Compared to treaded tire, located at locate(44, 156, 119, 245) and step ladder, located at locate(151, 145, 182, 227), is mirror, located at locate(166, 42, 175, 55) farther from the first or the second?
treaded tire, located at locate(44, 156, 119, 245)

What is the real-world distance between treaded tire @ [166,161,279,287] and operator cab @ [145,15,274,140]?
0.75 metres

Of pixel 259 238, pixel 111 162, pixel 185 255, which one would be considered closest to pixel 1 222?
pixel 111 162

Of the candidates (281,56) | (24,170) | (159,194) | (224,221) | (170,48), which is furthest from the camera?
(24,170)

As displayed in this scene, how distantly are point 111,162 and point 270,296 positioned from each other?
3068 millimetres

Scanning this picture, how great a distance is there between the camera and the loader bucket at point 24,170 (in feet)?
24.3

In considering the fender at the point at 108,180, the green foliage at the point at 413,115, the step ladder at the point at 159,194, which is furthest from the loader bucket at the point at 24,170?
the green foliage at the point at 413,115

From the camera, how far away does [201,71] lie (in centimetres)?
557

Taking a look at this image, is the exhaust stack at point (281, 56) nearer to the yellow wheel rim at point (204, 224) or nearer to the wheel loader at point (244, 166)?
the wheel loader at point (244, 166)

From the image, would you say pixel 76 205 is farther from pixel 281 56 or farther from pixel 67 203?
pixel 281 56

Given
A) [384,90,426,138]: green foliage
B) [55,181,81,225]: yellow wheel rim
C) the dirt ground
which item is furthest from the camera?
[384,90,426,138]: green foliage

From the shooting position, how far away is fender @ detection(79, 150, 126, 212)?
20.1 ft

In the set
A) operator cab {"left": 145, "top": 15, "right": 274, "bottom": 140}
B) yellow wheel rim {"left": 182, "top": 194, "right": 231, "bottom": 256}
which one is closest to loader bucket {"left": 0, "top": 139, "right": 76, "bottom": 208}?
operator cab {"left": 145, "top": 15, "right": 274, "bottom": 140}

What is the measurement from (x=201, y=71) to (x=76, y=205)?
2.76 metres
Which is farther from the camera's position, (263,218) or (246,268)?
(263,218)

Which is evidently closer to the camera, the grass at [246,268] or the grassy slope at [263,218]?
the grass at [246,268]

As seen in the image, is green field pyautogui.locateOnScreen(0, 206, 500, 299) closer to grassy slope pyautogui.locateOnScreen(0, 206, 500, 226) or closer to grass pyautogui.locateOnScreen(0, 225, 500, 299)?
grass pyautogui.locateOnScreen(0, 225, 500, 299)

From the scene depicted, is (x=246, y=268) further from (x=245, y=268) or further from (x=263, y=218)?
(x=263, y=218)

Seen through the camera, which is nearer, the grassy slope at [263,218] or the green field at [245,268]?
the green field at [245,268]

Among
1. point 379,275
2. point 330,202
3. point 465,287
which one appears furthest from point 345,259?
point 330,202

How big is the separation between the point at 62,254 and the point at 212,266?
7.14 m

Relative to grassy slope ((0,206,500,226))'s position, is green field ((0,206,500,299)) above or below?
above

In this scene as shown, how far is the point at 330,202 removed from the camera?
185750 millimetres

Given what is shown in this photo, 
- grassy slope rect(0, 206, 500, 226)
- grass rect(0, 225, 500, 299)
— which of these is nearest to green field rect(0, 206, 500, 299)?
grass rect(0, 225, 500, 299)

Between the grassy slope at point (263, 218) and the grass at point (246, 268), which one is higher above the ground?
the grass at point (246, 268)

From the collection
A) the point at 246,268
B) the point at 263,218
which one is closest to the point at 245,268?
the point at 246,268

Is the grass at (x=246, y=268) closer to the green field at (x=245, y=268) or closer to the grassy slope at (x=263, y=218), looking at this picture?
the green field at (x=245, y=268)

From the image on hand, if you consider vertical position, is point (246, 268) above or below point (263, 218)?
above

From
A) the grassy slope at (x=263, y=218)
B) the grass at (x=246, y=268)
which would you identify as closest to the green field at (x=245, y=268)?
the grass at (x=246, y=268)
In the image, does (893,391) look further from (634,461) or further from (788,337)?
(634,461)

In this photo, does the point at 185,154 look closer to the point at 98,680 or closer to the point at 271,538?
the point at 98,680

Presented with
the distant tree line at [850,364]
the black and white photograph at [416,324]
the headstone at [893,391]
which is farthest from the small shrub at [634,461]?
━━━━━━━━━━
§ **Short problem**:
Render the data from its first line through the line containing "0.75 metres" as a numbered list, omitting any blank lines.

§ **Task answer**:
1. Compared to treaded tire, located at locate(44, 156, 119, 245) and step ladder, located at locate(151, 145, 182, 227), is mirror, located at locate(166, 42, 175, 55) farther from the first or the second?
2. treaded tire, located at locate(44, 156, 119, 245)
3. What is the real-world distance between treaded tire @ [166,161,279,287] and operator cab @ [145,15,274,140]?
4. 0.75 metres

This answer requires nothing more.